- [Work instructions]
Rewrite the lines below with every "camera" changed to "viewer" and nothing else altered.

- [Data rows]
☆ ☆ ☆

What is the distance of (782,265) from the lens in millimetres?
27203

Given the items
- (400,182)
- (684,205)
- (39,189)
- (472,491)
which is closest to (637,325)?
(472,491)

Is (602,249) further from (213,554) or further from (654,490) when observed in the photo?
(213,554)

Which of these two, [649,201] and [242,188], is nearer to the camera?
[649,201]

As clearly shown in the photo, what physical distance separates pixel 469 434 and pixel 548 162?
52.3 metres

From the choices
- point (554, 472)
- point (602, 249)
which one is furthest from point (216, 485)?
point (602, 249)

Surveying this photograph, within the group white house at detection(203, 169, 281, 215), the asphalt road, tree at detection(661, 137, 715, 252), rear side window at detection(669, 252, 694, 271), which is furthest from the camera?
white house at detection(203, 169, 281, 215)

☆ ☆ ☆

- [Final answer]
What is the distance of (782,265) from the lens in millimetres?
27203

Given the items
- (400,182)
- (684,205)
- (39,189)
- (472,491)
which is closest to (637,325)?
(472,491)

Is (602,249) further from (213,554) or further from (654,490) when observed in the photo?
(213,554)

Which of these two, [649,201] and [242,188], is nearer to the viewer?
[649,201]

As clearly shown in the photo, what physical distance separates pixel 469 434 and pixel 548 162?
52.3 metres

From the choices
- point (554, 472)
- point (602, 249)
which one is furthest from point (216, 485)?
point (602, 249)

Surveying this photograph, within the group white house at detection(203, 169, 281, 215), the asphalt road, tree at detection(661, 137, 715, 252), rear side window at detection(669, 252, 694, 271), which is furthest from the viewer?
white house at detection(203, 169, 281, 215)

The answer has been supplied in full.